__TEXT BLOCK__:
More than thirty years ago, as a
young 15 year old girl, I had the unique opportunity to work at a Black college
radio station. My mother, who was a
graduate of Morgan State University, insisted that I had to get a job for the
summer, that I couldn’t just sit at home and get into trouble or do nothing. From the time I was a very little girl, I had
volunteered at Morgan’s Radio Station for their fundraising drives, or more
accurately, I’d sat silently watching and observing for many years while my
mother answered phones, or, most often, I served cakes and desserts we had
baked to help raise money for her beloved alma mater. I loved interacting with the different on-air
personalities, they were like celebrities to me, and they were always so
gracious and welcoming to me over the years.
I eventually started answering phones myself during the fund drives and
it dawned on me that working at W.E.A.A. for the summer would be an AWESOME idea. Duh!
There would be boys! College-aged
boys. What’s not to love about that
idea?
Well, jazz was the only problem
with that equation. It was 1980 and Rap
was funky fresh, in the most literal sense of the word, and it was brand,
spanking new. It was just beginning to
emerge on the scene and I was hooked.
The idea of having to listen to jazz all day was like a torture worse
than hell to my little pubescent mind.
It was a torture I had to endure if I was going to work there, however,
so I sucked it up. I worked directly
under Kweisi Mfume, former President of the NAACP. He was the program director of the
station. He had political talk show in
the evenings and I would be the first face many of the guests saw when they
came in to the studio. (Yes, guests actually came into the studio to be
interviewed, that’s how long ago it was.)
Back then, before the internet, Black radio was the only place to get the
real news and opinions of that were relevant to Black people so his show was
essential because it was left-leaning and unapologetically Black. Al Stewart was the Station Manager. I served as the assistant to his assistant
for most of the day. The DJs were free
to choose whatever songs they wanted to play but I would type out the schedules
for what public service announcements would be aired throughout the day. The illustrious Larry Dean was the head of
the news department and he was nothing less than an icon in journalism. He took extraordinary measures to teach,
coach, and guide me, to show me things that a kid my age really wouldn’t or
shouldn’t have access to otherwise. He
treated me like an adult. Lamont Brooks
was a newscaster and a producer. He let
me record on-air PSAs where I repeated “WEAA, the Jazz Alternative,” the
station’s tag line over and over again because he liked my voice. He forced me get my license to be a radio
broadcaster because he was convinced I had a talent for broadcasting . . .

__DATA EXTRACT__:
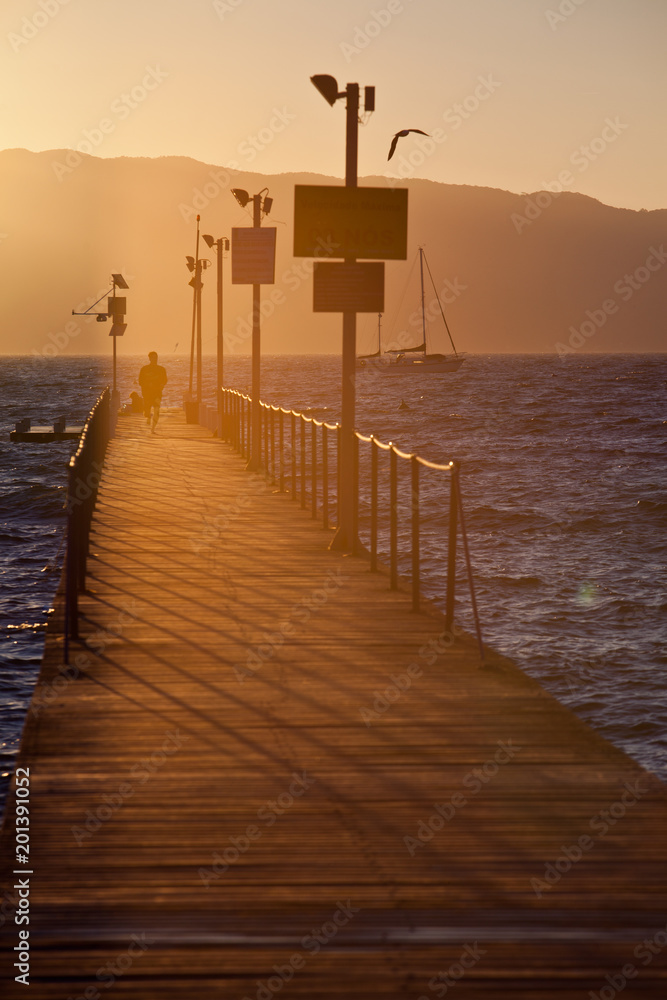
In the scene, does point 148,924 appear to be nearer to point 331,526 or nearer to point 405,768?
point 405,768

__SHORT EXERCISE 1__: According to the radio station memoir, who was the Station Manager?
__SHORT EXERCISE 2__: Continue the radio station memoir from where it stops.

__EXERCISE RESULT 1__: Al Stewart was the Station Manager.

__EXERCISE RESULT 2__:
again, at 15 years old.
But it was the on-air
personalities that had the most influence over me that summer. Isisara Bey was the morning personality. She wore what were called dreadlocks at the
time, my grandmother called them “worms in your head,” and they would flow all
the way down her back. Some days she
would pile them on her head in intricate designs that seemed to defy gravity to
my little mind. All I’d ever been
exposed to at that time in my life were press’n combs, relaxers, and wigs. If a woman had natural hair back then, it was
only because she was homeless or a drug addict and she couldn’t afford to get
her hair done and she had better hide it under a headscarf lest she suffer the
scorn and ridicule of every decent Black woman.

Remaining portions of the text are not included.